- [ÉNONCÉ A]
Relevez tous les pays désignés par leur nom dans l'article sur les dépenses de défense européennes.
- [ÉNONCÉ B]
Répondez aux questions suivantes à partir de l'article sur les dépenses de défense européennes.
(i) Quelle fonction Alexandre Gauthy occupe-t-il, et dans quelle entreprise ?
(ii) Quel pays est cité en première position parmi ceux qui ont annoncé une hausse importante des dépenses de défense ?
(iii) Par quelle procédure de la Commission européenne la France et l'Italie sont-elles déjà visées ?
- [ÉNONCÉ C]
Rédigez la suite de l'article sur les dépenses de défense européennes à partir de sa dernière phrase.
──────── EXTRAIT CITÉ
Alexandre Gauthy est macroéconomiste chez Degroof Petercam Luxembourg. (Photo: Degroof Petercam)

Alexandre Gauthy est macroéconomiste chez Degroof Petercam Luxembourg. (Photo: Degroof Petercam)

Plusieurs pays européens, dont l’Allemagne en première position, ont annoncé une augmentation importante des dépenses dans la défense. La question sur le financement de ces ambitions se pose, dans un monde où l’endettement public est déjà élevé.

À la différence de la plupart des pays européens, l’Allemagne reste l’un des rares pays qui dispose encore d’une marge de manœuvre budgétaire significative. Pendant ce temps, d’autres pays européens sont plus contraints d’un point de vue budgétaire. Il est en effet difficile d’imaginer que la France et l’Italie, qui sont déjà visés par la procédure de déficit excédentaire de la Commission européenne, dépensent à tout va sans réduire d’autres types de dépenses publiques. Certains pays européens devront donc faire des compromis budgétaires difficiles s’ils veulent investir dans la défense. Explorons maintenant les canaux qui peuvent être utilisés pour financer ces nouvelles dépenses militaires en Europe.
────────────────
──────── ENTRÉES EXTRAITES
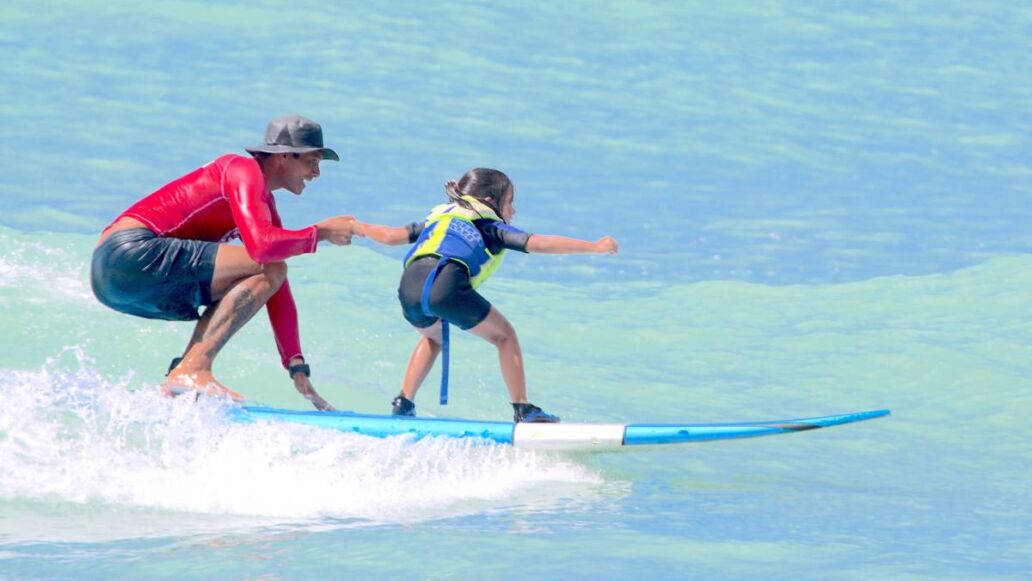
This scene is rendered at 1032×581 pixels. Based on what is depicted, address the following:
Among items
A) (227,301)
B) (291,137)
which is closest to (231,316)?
(227,301)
────────────────
- [RÉPONSE A]
L'Allemagne, la France, l'Italie.

- [RÉPONSE B]
(i) Il est macroéconomiste chez Degroof Petercam Luxembourg.
(ii) L'Allemagne.
(iii) La procédure de déficit excédentaire.

- [RÉPONSE C]
La première source de financement la plus directe est à travers les budgets étatiques. Étant donné que certains États dépassent déjà les limites de déficit budgétaire fixées par les traités européens (ce qui est le cas de la France, de la Belgique et de l’Italie), l’Europe pourrait encore une fois faire une exception sur la règle de déficit budgétaire maximal autorisé de 3% (comme durant le Covid et la crise énergétique). C’est ce qui a été proposé par la présidente de la Commission, qui a annoncé en mars que la clause échappatoire des traités européens sera activée. Cela ne signifie pas pour autant que les pays utiliseront cette flexibilité, car certains craindront qu’un dérapage fiscal ne pèse sur les finances publiques a posteriori à travers une augmentation de la charge de la dette.

Pourquoi pas une banque européenne de la défense?

Une deuxième possibilité de financement est la création d’une entité commune à différents pays – à l’instar de la Banque européenne d’investissement ou du Mécanisme européen de stabilité – qui serait dédiée au financement des projets de défense. Une telle structure serait capitalisée par les états souhaitant participer au projet de réarmement et émettrait des obligations qui seraient garanties par ces pays.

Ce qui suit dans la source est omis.